単品商売の危険性

専門外への進出による経営の多角化と併せて、単品商売も非常にリスクが高い経営状態だと言われまして、確かにその昔の牛丼チェーンの吉野家はアメリカからの牛肉の輸入がストップした際には、創業以来の危機を迎えたと聞きますし、確かに単品商売はプロダクトライフサイクルの事とか、市場や消費者の嗜好の変化だとか、原材料の確保の事とかリスクを上げていけば結構出てきてしまいますが、かといって個人や少人数で事業(企業)を運営していく場合ですと、多角化なんて無理ですし、単品商売で勝負して行くしかないのが実情なのでは無いでしょうか?

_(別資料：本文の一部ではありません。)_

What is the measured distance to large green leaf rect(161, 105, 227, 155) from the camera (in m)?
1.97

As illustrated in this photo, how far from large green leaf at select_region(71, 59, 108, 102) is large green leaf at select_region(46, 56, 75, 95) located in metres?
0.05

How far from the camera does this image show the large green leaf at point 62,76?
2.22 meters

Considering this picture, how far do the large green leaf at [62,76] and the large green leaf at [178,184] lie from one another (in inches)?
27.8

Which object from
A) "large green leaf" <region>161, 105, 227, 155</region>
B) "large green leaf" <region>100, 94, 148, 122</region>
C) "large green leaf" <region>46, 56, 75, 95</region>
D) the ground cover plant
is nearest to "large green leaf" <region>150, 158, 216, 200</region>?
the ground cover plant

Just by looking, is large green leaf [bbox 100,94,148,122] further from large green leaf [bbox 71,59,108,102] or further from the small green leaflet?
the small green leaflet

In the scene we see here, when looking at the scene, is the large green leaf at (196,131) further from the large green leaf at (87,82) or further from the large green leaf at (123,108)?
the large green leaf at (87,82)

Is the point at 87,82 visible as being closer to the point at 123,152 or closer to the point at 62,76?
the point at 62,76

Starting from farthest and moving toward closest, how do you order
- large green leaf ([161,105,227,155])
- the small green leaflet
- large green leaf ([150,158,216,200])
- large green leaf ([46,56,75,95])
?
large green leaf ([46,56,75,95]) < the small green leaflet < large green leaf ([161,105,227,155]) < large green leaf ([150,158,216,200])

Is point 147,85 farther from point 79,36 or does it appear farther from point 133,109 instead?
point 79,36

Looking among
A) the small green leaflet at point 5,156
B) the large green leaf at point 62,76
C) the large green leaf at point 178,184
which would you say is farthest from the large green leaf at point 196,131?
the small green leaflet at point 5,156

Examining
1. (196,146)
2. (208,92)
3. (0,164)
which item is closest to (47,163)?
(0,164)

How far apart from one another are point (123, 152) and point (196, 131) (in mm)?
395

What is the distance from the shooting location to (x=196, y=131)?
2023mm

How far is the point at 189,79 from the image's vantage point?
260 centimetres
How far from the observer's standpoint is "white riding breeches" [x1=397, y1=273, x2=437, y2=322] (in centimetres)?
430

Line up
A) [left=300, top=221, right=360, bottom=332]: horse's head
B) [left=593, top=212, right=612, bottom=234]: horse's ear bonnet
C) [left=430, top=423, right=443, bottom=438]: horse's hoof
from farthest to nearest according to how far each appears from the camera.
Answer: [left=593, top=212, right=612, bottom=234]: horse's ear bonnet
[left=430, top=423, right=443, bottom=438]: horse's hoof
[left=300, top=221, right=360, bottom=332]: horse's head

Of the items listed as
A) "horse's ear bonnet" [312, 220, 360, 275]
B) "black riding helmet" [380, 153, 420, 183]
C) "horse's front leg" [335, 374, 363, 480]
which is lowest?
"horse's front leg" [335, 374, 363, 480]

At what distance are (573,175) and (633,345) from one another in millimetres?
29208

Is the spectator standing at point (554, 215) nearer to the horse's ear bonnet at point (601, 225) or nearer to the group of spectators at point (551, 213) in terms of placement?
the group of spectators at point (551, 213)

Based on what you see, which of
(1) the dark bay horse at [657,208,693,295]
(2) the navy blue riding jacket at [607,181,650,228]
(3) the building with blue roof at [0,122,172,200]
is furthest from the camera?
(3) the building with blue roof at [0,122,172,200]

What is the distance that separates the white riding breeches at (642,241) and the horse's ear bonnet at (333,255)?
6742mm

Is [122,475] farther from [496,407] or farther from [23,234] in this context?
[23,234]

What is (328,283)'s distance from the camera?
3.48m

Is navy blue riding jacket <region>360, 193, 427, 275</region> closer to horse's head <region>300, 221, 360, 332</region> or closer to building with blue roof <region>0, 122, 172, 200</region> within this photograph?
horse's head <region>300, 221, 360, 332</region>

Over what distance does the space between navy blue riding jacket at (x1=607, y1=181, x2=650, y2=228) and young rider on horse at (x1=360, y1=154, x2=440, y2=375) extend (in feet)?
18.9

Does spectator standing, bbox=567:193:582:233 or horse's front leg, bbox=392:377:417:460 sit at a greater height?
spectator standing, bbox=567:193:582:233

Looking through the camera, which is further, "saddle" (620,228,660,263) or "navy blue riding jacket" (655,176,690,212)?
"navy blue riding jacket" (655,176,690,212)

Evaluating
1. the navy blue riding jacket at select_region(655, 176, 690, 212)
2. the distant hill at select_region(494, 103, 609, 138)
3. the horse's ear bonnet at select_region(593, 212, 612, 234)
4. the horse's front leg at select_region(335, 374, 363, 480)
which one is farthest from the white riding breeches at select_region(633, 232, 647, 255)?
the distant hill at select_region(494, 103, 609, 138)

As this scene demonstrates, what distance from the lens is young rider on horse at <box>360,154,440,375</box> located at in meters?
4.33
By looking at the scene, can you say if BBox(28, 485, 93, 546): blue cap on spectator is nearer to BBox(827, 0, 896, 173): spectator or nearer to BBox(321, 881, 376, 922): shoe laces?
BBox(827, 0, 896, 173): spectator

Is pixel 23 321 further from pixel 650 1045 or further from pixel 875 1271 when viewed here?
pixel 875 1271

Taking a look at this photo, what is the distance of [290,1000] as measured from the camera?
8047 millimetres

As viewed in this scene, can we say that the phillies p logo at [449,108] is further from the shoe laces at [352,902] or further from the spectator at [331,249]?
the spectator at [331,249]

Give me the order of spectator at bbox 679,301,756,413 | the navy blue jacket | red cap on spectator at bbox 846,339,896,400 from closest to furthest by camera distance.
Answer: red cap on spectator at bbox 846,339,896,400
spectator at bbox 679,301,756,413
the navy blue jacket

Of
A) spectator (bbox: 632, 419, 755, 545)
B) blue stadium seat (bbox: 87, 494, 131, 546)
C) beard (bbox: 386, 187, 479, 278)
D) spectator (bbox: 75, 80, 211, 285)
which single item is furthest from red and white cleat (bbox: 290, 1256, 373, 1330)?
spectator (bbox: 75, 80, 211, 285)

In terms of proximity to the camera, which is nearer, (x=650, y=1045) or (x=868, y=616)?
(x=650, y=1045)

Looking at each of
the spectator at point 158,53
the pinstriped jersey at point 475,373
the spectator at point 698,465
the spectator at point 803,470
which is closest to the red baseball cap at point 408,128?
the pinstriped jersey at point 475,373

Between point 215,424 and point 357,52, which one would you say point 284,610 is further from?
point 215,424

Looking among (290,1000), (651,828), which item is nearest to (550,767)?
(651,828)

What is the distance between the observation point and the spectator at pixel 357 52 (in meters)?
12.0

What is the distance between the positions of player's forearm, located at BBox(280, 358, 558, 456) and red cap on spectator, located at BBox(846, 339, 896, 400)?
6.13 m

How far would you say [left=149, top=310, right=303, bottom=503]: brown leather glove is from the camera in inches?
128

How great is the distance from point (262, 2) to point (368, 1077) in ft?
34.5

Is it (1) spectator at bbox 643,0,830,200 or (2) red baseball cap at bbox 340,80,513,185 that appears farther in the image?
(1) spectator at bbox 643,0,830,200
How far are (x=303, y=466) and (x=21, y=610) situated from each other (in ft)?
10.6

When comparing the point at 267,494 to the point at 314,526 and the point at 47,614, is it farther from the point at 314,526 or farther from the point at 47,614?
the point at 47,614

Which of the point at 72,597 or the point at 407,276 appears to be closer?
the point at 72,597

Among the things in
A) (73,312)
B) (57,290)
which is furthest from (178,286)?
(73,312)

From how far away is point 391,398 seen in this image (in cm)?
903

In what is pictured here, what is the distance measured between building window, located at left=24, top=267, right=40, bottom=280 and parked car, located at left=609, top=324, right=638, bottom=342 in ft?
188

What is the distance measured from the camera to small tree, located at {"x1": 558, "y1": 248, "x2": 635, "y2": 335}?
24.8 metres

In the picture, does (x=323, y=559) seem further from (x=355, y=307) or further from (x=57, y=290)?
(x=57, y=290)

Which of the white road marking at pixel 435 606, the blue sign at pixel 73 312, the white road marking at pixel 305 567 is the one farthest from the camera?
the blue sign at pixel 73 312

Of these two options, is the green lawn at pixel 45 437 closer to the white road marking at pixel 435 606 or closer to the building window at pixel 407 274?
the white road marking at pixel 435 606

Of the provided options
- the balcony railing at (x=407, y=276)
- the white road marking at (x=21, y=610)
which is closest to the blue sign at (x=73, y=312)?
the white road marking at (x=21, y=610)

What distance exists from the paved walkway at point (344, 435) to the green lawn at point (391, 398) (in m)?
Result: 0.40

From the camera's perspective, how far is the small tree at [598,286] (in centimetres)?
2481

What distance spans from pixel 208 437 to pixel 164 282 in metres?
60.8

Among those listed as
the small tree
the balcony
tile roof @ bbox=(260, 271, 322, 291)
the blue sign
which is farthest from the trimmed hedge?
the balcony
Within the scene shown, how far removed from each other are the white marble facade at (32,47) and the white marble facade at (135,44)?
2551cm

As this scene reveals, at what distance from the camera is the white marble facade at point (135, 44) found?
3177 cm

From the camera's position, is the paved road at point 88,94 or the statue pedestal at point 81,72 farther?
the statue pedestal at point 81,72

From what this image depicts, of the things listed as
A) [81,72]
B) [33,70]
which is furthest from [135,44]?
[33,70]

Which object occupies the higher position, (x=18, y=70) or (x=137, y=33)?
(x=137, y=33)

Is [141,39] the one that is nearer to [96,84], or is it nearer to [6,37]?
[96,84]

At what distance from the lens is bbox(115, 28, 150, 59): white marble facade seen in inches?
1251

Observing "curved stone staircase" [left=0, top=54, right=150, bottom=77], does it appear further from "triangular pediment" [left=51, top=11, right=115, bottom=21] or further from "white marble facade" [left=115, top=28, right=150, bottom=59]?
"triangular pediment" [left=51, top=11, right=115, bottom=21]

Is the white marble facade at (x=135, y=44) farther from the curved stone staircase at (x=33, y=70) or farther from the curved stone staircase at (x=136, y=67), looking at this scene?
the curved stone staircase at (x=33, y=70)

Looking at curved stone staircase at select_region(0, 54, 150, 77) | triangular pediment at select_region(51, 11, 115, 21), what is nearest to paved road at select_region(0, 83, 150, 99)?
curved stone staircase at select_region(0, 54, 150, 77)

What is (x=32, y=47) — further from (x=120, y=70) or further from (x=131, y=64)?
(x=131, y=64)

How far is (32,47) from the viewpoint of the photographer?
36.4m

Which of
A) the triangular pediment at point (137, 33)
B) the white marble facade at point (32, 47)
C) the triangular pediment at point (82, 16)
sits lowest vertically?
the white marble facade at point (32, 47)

若干私自身の話を書きますと中小企業向けを中心としてホームページ作成代行業で事業をスタート致しましたが、徐々にホームページ作成代行業の比率を低くしていたお陰で、2008年末から2009年にかけておきた、100年に一度とも言われる大不況でも何とか切り抜ける事が出来る見通しですが、ホームページ作成代行業の単品商売でしたら、たぶん倒産していたと思います。

まあ未来永劫無くならないと思われていた商売でさえ、流通形態の変化で旧態依然のやり方では太刀打ちできなくなってしまう事だって有りますし、別の事業や商材に手を出すかどうかの判断は後でする事にしまして、特に単品商売で商いをやっている企業ほど、将来の予測を定期的に冷静に行うべきでしょうね。

でですね、企業の規模によって対応が変わってくると思いますが、単品商売の危険性を回避する為にある程度の企業規模であれば、徐々に本業を圧迫しないように注意して別の事業やサービスの提供を試みれば良いと思いますが、それが出来ない場合は身軽さで勝負と言いますか、急ブレーキをかけて方向転換できるだけの、素早さを意識しておくべきでしょうね?

つまり企業規模が小さくて、従業員が少ない又は経営者が一人で営業している場合ですと単品商売の危険性が分かっていてもマンパワーが足りませんからおいそれと、手を広げる事は出来ませんし、そんな事をしたらかえって本業まで傾いてしまう危険性が出てきてしまいますから、小規模故の身軽さとか変わり身の早さでいつでも勝負できるようにしておく事が、唯一の対応策ではないでしょうかね?

最近になって思うのは結構社会情勢なんてものは簡単に変化してしまうものでして、だからこそ商売は難しい反面、面白くて何処にチャンスが有るか分からないなってのが私の素直な感想ですね。